Of course, there is a year-by-year breakdown of every World Series, including small capsules of every game, Associated Press style. Here’s a random entry, taken from Game 2 of the 1905 Series between the Giants and the Philly A’s: "Bender, the Athletics’ tall Indian, evens the Series with his shutout and is aided by Lord’s two RBI’s." That would be Chief Bender and I am assuming Lord is not God (he’s not; he’s Bris Lord, a 22 year-old rookie from Upland, Pennsylvania).
All-Star Games are included along with the familiar capsules. Award winners, year-by-year, can be found. A history of the game and its rules changes are in there. I bet you didn’t know that the game went back and forth over whether a sacrifice fly should count as an at-bat, or that it waffled over how many balls should constitute a walk -- they started at eight and worked their way down to four over the game’s initial years -- or that for a time the spitball was legal. Inside the B.E. you will also find lifetime major league rosters for every team, with each player’s name and the years for which he played for that particular team -- listed, of course, alphabetically.

In fact, if there is something about baseball you want to know and you can’t find it in the Baseball Encyclopedia, it’s not worth knowing anyway. What more about the game do you need to know than the fact that Erskine Thomason threw one inning for the ’74 Phillies, striking out a hitter? Or that John Paciorek -- he was born in Detroit and went to U-M -- came to bat five times for the 1963 Houston Colt .45’s (they weren’t the Astros until 1965) and went 3-for-3 with two walks in his only game as an 18 year-old? How would YOU like to have a lifetime batting average and on-base percentage of 1.000? Pretty cool, huh? By the way, Paciorek’s appearance was on the last day of the season as the Colts started the youngest lineup ever -- on purpose. They got their tails kicked.

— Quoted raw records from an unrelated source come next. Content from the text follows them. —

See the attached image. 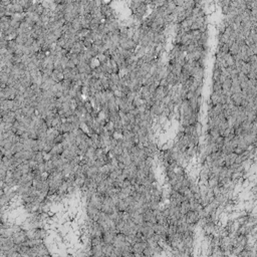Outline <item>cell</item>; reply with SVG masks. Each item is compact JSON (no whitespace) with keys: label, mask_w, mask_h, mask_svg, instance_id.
Returning a JSON list of instances; mask_svg holds the SVG:
<instances>
[{"label":"cell","mask_w":257,"mask_h":257,"mask_svg":"<svg viewBox=\"0 0 257 257\" xmlns=\"http://www.w3.org/2000/svg\"><path fill=\"white\" fill-rule=\"evenodd\" d=\"M83 211L86 213V214L88 215V217L93 219L94 221H97L99 218V215H101V210L97 209L96 207L93 206V205L91 204H86L85 209H83Z\"/></svg>","instance_id":"1"},{"label":"cell","mask_w":257,"mask_h":257,"mask_svg":"<svg viewBox=\"0 0 257 257\" xmlns=\"http://www.w3.org/2000/svg\"><path fill=\"white\" fill-rule=\"evenodd\" d=\"M12 238H13V240H14L15 244H23V243L27 240L25 229H22L21 231L16 232V233H13Z\"/></svg>","instance_id":"2"},{"label":"cell","mask_w":257,"mask_h":257,"mask_svg":"<svg viewBox=\"0 0 257 257\" xmlns=\"http://www.w3.org/2000/svg\"><path fill=\"white\" fill-rule=\"evenodd\" d=\"M118 234L117 230H109V231L104 232V235H102V240L105 243H113V239H115L116 235Z\"/></svg>","instance_id":"3"},{"label":"cell","mask_w":257,"mask_h":257,"mask_svg":"<svg viewBox=\"0 0 257 257\" xmlns=\"http://www.w3.org/2000/svg\"><path fill=\"white\" fill-rule=\"evenodd\" d=\"M108 189H109V186H108V183H107V179L105 180H102L101 183L97 185V188H96V192L99 194H102V195H105L107 193Z\"/></svg>","instance_id":"4"},{"label":"cell","mask_w":257,"mask_h":257,"mask_svg":"<svg viewBox=\"0 0 257 257\" xmlns=\"http://www.w3.org/2000/svg\"><path fill=\"white\" fill-rule=\"evenodd\" d=\"M61 130H63V133H70L74 130V124L71 123H68V122H64V123L61 124Z\"/></svg>","instance_id":"5"},{"label":"cell","mask_w":257,"mask_h":257,"mask_svg":"<svg viewBox=\"0 0 257 257\" xmlns=\"http://www.w3.org/2000/svg\"><path fill=\"white\" fill-rule=\"evenodd\" d=\"M55 167L53 165L52 161L49 160V161H45V172L48 173V174H52L53 172L55 171Z\"/></svg>","instance_id":"6"},{"label":"cell","mask_w":257,"mask_h":257,"mask_svg":"<svg viewBox=\"0 0 257 257\" xmlns=\"http://www.w3.org/2000/svg\"><path fill=\"white\" fill-rule=\"evenodd\" d=\"M0 236L2 237H12L13 231L11 228H0Z\"/></svg>","instance_id":"7"},{"label":"cell","mask_w":257,"mask_h":257,"mask_svg":"<svg viewBox=\"0 0 257 257\" xmlns=\"http://www.w3.org/2000/svg\"><path fill=\"white\" fill-rule=\"evenodd\" d=\"M33 160L36 161L37 163H42V162H45L44 161V156H43L42 151H37V152H35Z\"/></svg>","instance_id":"8"},{"label":"cell","mask_w":257,"mask_h":257,"mask_svg":"<svg viewBox=\"0 0 257 257\" xmlns=\"http://www.w3.org/2000/svg\"><path fill=\"white\" fill-rule=\"evenodd\" d=\"M117 208L119 211H126L127 208H128V205L126 204L125 200L124 199H120L119 202L117 203Z\"/></svg>","instance_id":"9"},{"label":"cell","mask_w":257,"mask_h":257,"mask_svg":"<svg viewBox=\"0 0 257 257\" xmlns=\"http://www.w3.org/2000/svg\"><path fill=\"white\" fill-rule=\"evenodd\" d=\"M63 141H64L63 134H60V135H58V136L54 139V143H55V144H60V143H63Z\"/></svg>","instance_id":"10"}]
</instances>
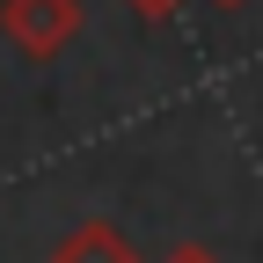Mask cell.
Here are the masks:
<instances>
[{
	"label": "cell",
	"instance_id": "6da1fadb",
	"mask_svg": "<svg viewBox=\"0 0 263 263\" xmlns=\"http://www.w3.org/2000/svg\"><path fill=\"white\" fill-rule=\"evenodd\" d=\"M0 37L44 66L81 37V0H0Z\"/></svg>",
	"mask_w": 263,
	"mask_h": 263
},
{
	"label": "cell",
	"instance_id": "7a4b0ae2",
	"mask_svg": "<svg viewBox=\"0 0 263 263\" xmlns=\"http://www.w3.org/2000/svg\"><path fill=\"white\" fill-rule=\"evenodd\" d=\"M51 263H139V249H132L110 219H81L73 234H59Z\"/></svg>",
	"mask_w": 263,
	"mask_h": 263
},
{
	"label": "cell",
	"instance_id": "3957f363",
	"mask_svg": "<svg viewBox=\"0 0 263 263\" xmlns=\"http://www.w3.org/2000/svg\"><path fill=\"white\" fill-rule=\"evenodd\" d=\"M161 263H227V256H219V249H205V241H176Z\"/></svg>",
	"mask_w": 263,
	"mask_h": 263
},
{
	"label": "cell",
	"instance_id": "277c9868",
	"mask_svg": "<svg viewBox=\"0 0 263 263\" xmlns=\"http://www.w3.org/2000/svg\"><path fill=\"white\" fill-rule=\"evenodd\" d=\"M124 8H132V15H146V22H168L183 0H124Z\"/></svg>",
	"mask_w": 263,
	"mask_h": 263
},
{
	"label": "cell",
	"instance_id": "5b68a950",
	"mask_svg": "<svg viewBox=\"0 0 263 263\" xmlns=\"http://www.w3.org/2000/svg\"><path fill=\"white\" fill-rule=\"evenodd\" d=\"M212 8H249V0H212Z\"/></svg>",
	"mask_w": 263,
	"mask_h": 263
}]
</instances>
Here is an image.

I guess I enjoy my B.E. because I love the romanticism of a time when all the games were played in the daytime, which means all those numbers and statistics were compiled before dinnertime until the mid-1950’s, when night baseball became more prevalent. Plus, just about every time I crack it open, the B.E. gives me another gem of trivia that literally makes me say, out loud, "HUH!" Like the fact that third baseman Ken Boyer hit 24 homers four years in a row in the 60’s. Talk about consistency.
A picture of consistency: Ken Boyer
I also like the anomalies -- the guys who had one very good season amongst a bunch of dreary ones. For example, let’s take Orioles outfielder Sam Bowens. The man never had more than 243 at-bats in any of his seven seasons except one -- 1964. That year, the 25 year-old Bowens put it all together, slugging 22 homers and driving in 71 runs while batting .263. Overall, a solid year, right? But in ‘65, Bowens fell all the way to .163 in 203 at-bats. The pact with the devil must have run out on New Year’s Eve, ‘64, because only once more did Bowens hit above .200, and that was .210 in 1966.
Oh, there are a bunch more examples I’ve found like Bowens and Boyer (can you tell I was browsing the "Bo’s" when I found them?), and the best part is, there are a bunch more I have yet to discover. They await me, leaning against my library wall, available after the next large meal.
So for all the Sam Bowenses in the world, and the Bris Lord’s and the Stuffy McGinnises and Eddie Gaedels (yes, the midget who batted against the Tigers), I bow to my Baseball Encyclopedia. And to be honest, I literally do have to bow to grab it. You’d have to see my library to understand.